Regional development agency Yorkshire Forward is to draw up a combined architectural and economic charter for the area.

It is now working on a model for the principles that underpin this Charter, which it hopes can be used elsewhere in the country.

Alan Simpson, the agency’s head of urban renaissance, aims to apply some of the ideas that were successful in the Renaissance Towns programme to the region as a whole. The renaissance programme was used to regenerate towns such as Skipton and Northallerton.

The approach will be an attempt to address what many have seen as the Achilles’ heel of the government’s regeneration strategy: that it has failed to link architectural blueprints with plans to increase the prosperity of the area.

Simpson has said he wants to involve politicians, businessmen, planners and infrastructure providers to work out design principles in a charter. The idea had some success in the 15 Yorkshire towns used in the renaissance programme.

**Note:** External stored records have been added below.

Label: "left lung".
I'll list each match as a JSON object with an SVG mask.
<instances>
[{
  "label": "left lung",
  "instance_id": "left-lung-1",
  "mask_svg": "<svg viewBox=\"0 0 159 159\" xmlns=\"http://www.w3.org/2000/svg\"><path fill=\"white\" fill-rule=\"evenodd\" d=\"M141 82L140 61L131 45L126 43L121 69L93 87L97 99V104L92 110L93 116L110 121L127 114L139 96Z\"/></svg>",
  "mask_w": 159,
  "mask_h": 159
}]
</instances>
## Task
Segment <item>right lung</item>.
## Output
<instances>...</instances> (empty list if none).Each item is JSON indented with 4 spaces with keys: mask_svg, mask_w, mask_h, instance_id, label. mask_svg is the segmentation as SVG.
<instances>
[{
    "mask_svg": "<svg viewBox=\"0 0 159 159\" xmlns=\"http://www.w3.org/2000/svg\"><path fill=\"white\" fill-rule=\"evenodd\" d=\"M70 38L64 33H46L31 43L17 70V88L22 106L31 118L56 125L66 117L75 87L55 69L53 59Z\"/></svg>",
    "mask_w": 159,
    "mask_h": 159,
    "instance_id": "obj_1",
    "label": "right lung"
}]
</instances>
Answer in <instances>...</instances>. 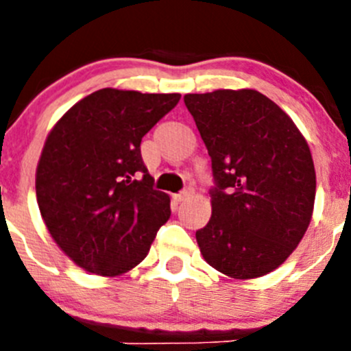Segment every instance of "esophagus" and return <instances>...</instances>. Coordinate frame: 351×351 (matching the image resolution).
Segmentation results:
<instances>
[{
  "label": "esophagus",
  "mask_w": 351,
  "mask_h": 351,
  "mask_svg": "<svg viewBox=\"0 0 351 351\" xmlns=\"http://www.w3.org/2000/svg\"><path fill=\"white\" fill-rule=\"evenodd\" d=\"M191 194H193V189H184V191H180L179 194H176L174 199L176 201H184V199H187V197H189Z\"/></svg>",
  "instance_id": "34e87169"
}]
</instances>
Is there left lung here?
I'll return each instance as SVG.
<instances>
[{
    "mask_svg": "<svg viewBox=\"0 0 351 351\" xmlns=\"http://www.w3.org/2000/svg\"><path fill=\"white\" fill-rule=\"evenodd\" d=\"M211 158V218L196 232L204 261L237 280L268 275L304 237L315 199L311 150L285 110L251 88L187 93Z\"/></svg>",
    "mask_w": 351,
    "mask_h": 351,
    "instance_id": "obj_1",
    "label": "left lung"
}]
</instances>
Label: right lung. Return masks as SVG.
Returning a JSON list of instances; mask_svg holds the SVG:
<instances>
[{
  "label": "right lung",
  "mask_w": 351,
  "mask_h": 351,
  "mask_svg": "<svg viewBox=\"0 0 351 351\" xmlns=\"http://www.w3.org/2000/svg\"><path fill=\"white\" fill-rule=\"evenodd\" d=\"M179 99L102 88L51 130L37 165V203L51 237L80 268L117 276L147 258L171 217V197L154 189L141 138Z\"/></svg>",
  "instance_id": "add662e5"
}]
</instances>
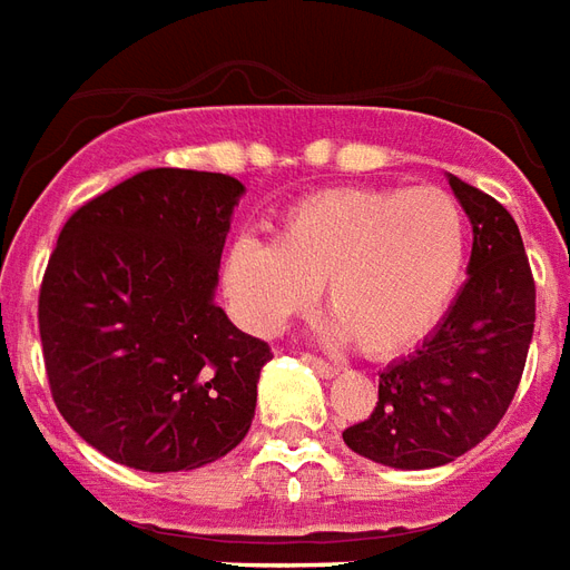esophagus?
Returning <instances> with one entry per match:
<instances>
[{
  "label": "esophagus",
  "mask_w": 570,
  "mask_h": 570,
  "mask_svg": "<svg viewBox=\"0 0 570 570\" xmlns=\"http://www.w3.org/2000/svg\"><path fill=\"white\" fill-rule=\"evenodd\" d=\"M303 361H309L315 371L322 373V376H336V367L334 364H327L325 358H318V355H313V352H303Z\"/></svg>",
  "instance_id": "34e87169"
}]
</instances>
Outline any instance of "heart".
<instances>
[{"mask_svg":"<svg viewBox=\"0 0 570 570\" xmlns=\"http://www.w3.org/2000/svg\"><path fill=\"white\" fill-rule=\"evenodd\" d=\"M468 261V218L443 188H336L282 215L276 243L239 236L224 291L257 334L279 331L325 285L331 334L389 358L438 325Z\"/></svg>","mask_w":570,"mask_h":570,"instance_id":"heart-1","label":"heart"}]
</instances>
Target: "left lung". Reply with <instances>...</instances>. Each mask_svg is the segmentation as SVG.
I'll return each instance as SVG.
<instances>
[{
    "mask_svg": "<svg viewBox=\"0 0 570 570\" xmlns=\"http://www.w3.org/2000/svg\"><path fill=\"white\" fill-rule=\"evenodd\" d=\"M450 185L473 227L468 282L410 355L380 373V401L343 431L352 452L401 471L450 464L504 419L534 334V276L513 215L468 181Z\"/></svg>",
    "mask_w": 570,
    "mask_h": 570,
    "instance_id": "left-lung-1",
    "label": "left lung"
}]
</instances>
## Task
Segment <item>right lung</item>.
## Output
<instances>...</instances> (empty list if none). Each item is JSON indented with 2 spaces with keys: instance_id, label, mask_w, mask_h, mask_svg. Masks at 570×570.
Wrapping results in <instances>:
<instances>
[{
  "instance_id": "right-lung-1",
  "label": "right lung",
  "mask_w": 570,
  "mask_h": 570,
  "mask_svg": "<svg viewBox=\"0 0 570 570\" xmlns=\"http://www.w3.org/2000/svg\"><path fill=\"white\" fill-rule=\"evenodd\" d=\"M243 185L145 169L69 215L39 291V334L60 416L136 471H194L248 434L273 358L215 303Z\"/></svg>"
}]
</instances>
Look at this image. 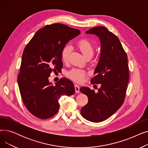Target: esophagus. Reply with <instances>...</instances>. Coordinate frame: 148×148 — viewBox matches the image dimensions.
I'll return each instance as SVG.
<instances>
[{
	"mask_svg": "<svg viewBox=\"0 0 148 148\" xmlns=\"http://www.w3.org/2000/svg\"><path fill=\"white\" fill-rule=\"evenodd\" d=\"M74 88H75V92L77 93H79L80 92V87L79 85H77L76 84H74Z\"/></svg>",
	"mask_w": 148,
	"mask_h": 148,
	"instance_id": "esophagus-1",
	"label": "esophagus"
}]
</instances>
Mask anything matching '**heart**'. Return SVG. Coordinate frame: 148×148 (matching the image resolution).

Now Simpson wants to expand the concept by developing a coherent economic and design feel to the area. It aims to establish a set of design principles that consider a region’s present design patterns, culture and even weather.

He said: “My starting point is that what a place looks like is closely linked to its economic success. If it looks good, it’ll do well. If it doesn’t, it won’t.”

Simpson will spend the next couple of months creating a “regional alliance” of key stakeholders in the region to work out what is required.